Skipass : On vit une véritable schizophrénie car on nous propose du jetable, on nous matraque avec de la pub nous incitant à renouveler notre matos chaque année et d’un autre côté on va nous dicter un éco-comportement. Or pour moi, faire attention à l’environnement passe aussi par une baisse de la consommation. Qu’en pensez-vous ?
OR : Je vais vous donner un exemple représentatif avec les fournisseurs de ski : il y a une telle charge de production... le prix d'un moule pour une paire de ski ou de chaussures se compte en million d’euros, ces marques ont une rentabilité de production qui est quasiment arrivée au minimum de ce qu’elles peuvent accepter. C’est-à-dire qu'en produisant moins que ce qu’elles produisent actuellement, elles perdraient beaucoup d’argent. C’est pour ça qu’il y a tout un concept marketing de manière à pousser les gens à renouveler leur matériel, ce qui est totalement illogique. Les fabricants changent la cosmétique du ski toutes les années ! Or que veulent les consommateurs ? Avoir le produit de l’année, donc avec la cosmétique de l’année.

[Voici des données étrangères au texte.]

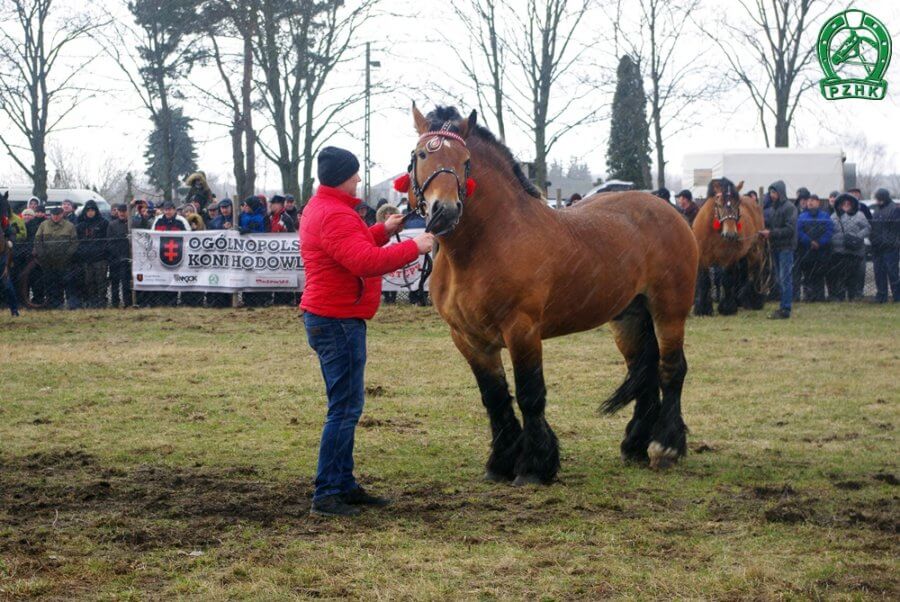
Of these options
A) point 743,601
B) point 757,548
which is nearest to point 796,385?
point 757,548

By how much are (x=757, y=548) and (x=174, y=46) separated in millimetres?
26864

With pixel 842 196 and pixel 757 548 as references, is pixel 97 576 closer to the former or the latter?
pixel 757 548

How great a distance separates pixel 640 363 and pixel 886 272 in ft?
44.3

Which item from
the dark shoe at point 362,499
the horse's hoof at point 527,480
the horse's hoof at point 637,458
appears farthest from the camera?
the horse's hoof at point 637,458

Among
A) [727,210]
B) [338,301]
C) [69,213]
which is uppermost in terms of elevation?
[69,213]

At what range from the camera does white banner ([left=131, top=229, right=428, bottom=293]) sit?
729 inches

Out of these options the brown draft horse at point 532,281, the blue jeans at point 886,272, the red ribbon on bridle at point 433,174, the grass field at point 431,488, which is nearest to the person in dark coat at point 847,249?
the blue jeans at point 886,272

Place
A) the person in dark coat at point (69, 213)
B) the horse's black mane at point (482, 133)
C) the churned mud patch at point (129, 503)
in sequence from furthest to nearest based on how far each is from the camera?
1. the person in dark coat at point (69, 213)
2. the horse's black mane at point (482, 133)
3. the churned mud patch at point (129, 503)

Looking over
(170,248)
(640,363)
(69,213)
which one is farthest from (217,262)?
(640,363)

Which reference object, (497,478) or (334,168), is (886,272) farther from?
(334,168)

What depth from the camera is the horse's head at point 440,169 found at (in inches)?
225

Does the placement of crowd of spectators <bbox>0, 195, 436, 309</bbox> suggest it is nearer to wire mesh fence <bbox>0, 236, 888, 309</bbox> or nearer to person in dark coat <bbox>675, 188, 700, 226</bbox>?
wire mesh fence <bbox>0, 236, 888, 309</bbox>

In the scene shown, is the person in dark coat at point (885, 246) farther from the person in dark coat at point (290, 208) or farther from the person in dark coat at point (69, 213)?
the person in dark coat at point (69, 213)

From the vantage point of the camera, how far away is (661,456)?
709 centimetres
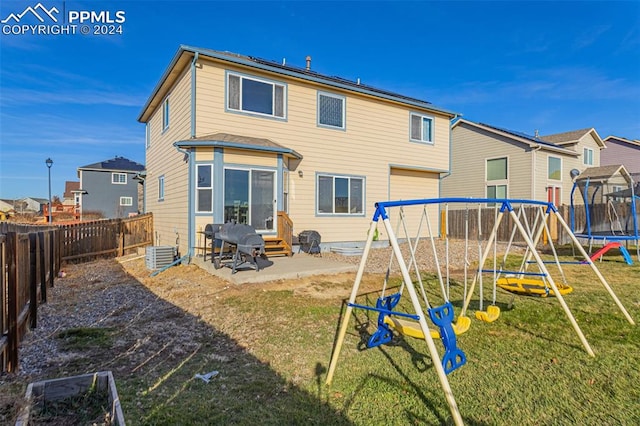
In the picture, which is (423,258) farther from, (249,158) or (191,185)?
(191,185)

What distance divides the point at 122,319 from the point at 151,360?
1.92 metres

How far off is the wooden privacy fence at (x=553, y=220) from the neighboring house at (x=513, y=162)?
7.66ft

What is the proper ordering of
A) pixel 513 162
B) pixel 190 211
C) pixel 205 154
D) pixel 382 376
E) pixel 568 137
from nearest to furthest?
pixel 382 376, pixel 205 154, pixel 190 211, pixel 513 162, pixel 568 137

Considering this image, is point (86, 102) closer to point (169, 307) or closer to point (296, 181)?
point (296, 181)

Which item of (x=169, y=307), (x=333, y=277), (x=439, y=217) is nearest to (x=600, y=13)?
(x=439, y=217)

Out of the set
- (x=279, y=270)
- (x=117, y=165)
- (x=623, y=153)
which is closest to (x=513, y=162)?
(x=623, y=153)

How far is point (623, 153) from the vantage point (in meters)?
30.2

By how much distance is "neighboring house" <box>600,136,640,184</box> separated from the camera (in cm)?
2934

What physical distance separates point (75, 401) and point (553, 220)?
58.0 ft

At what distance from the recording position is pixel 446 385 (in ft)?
8.07

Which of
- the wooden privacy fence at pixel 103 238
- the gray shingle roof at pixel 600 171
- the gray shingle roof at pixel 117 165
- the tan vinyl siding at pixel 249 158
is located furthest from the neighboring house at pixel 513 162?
the gray shingle roof at pixel 117 165

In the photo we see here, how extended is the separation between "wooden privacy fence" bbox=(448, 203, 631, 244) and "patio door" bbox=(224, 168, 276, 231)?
7754mm

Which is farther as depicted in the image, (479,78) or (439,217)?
(479,78)

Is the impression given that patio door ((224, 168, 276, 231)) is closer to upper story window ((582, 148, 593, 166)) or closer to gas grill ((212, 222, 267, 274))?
gas grill ((212, 222, 267, 274))
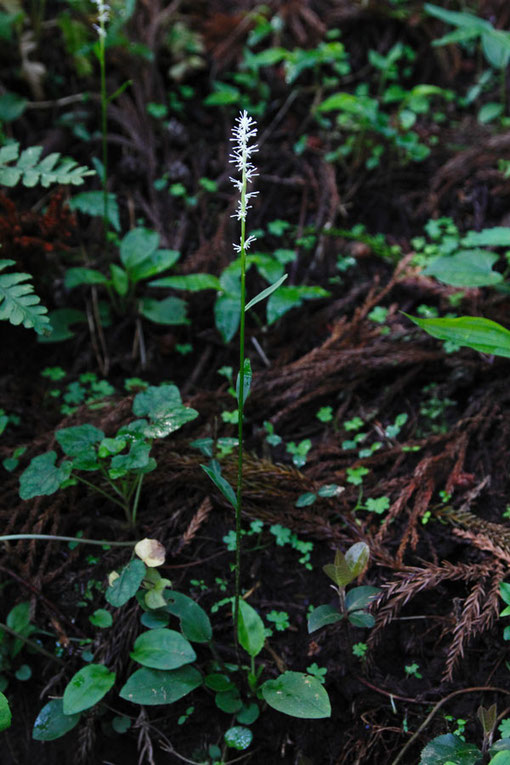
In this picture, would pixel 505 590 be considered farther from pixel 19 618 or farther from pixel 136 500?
pixel 19 618

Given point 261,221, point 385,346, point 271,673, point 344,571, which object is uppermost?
point 261,221

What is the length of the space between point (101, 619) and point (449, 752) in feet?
3.68

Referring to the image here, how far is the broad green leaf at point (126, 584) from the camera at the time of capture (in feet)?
6.14

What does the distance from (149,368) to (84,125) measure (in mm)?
1651

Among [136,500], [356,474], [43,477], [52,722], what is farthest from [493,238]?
[52,722]

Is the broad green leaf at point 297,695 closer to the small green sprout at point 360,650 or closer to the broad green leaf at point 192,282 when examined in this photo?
the small green sprout at point 360,650

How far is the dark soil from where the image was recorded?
6.33ft

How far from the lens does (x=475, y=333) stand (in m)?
2.09

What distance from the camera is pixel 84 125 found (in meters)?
3.57

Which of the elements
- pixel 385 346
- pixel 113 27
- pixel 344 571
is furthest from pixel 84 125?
pixel 344 571

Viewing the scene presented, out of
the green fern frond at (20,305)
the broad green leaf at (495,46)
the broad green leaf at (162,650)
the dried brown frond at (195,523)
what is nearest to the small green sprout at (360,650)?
the broad green leaf at (162,650)

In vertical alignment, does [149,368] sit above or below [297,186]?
below

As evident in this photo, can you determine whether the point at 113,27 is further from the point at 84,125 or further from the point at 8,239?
the point at 8,239

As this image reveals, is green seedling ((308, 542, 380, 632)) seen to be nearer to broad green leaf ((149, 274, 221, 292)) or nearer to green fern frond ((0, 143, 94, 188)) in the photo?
broad green leaf ((149, 274, 221, 292))
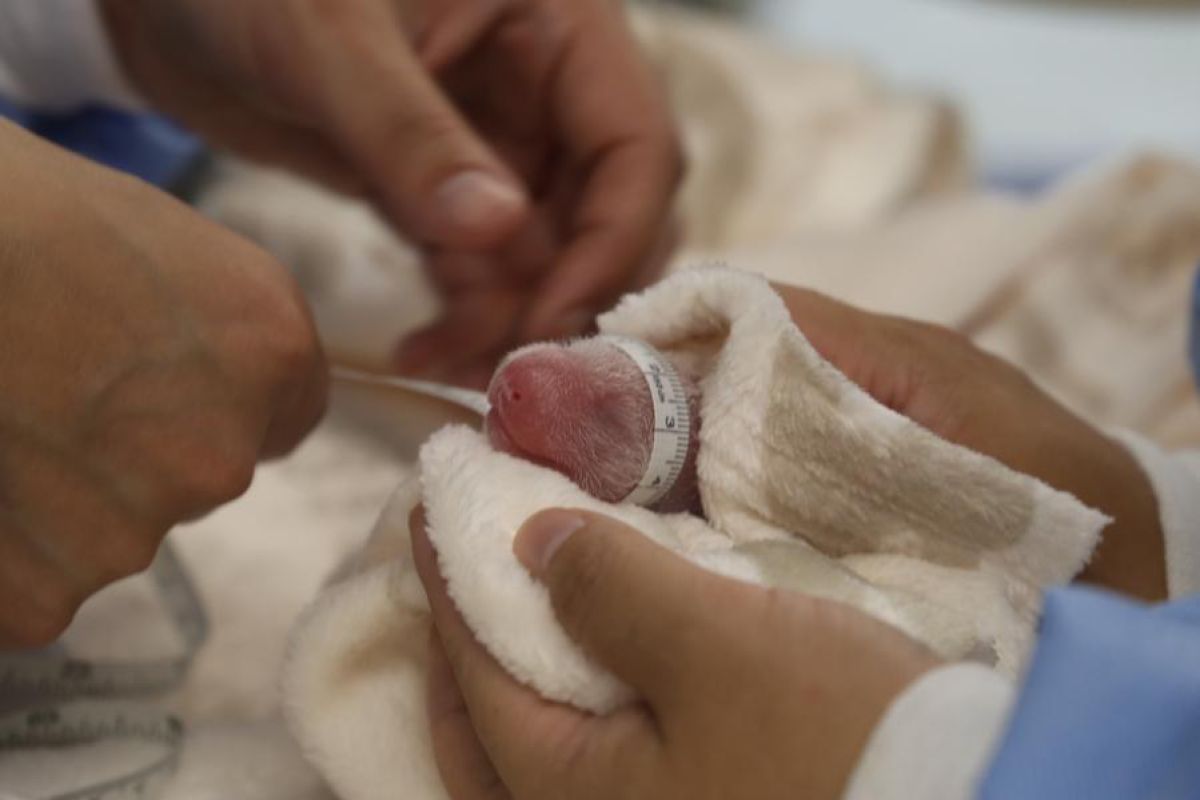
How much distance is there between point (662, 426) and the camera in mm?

Skipass : Cela est en train de changer...
OR : Certains fournisseurs sont enfin en train de travailler sur des cosmétiques à deux ans, c’est le cas chez Scott et Dynastar. Ils commencent à comprendre qu’un ski avec une cosmétique qui dure deux saisons permet aux magasins de vendre le produit sur deux ans, au consommateur de s’y retrouver dans sa logique d’achat et de passer un ski de la vente à la location quand c’est possible pour améliorer la rentabilité du point de vente. Mais aujourd’hui les enjeux économiques liés à la fabrication des skis font qu’on est encore loin de ce schéma".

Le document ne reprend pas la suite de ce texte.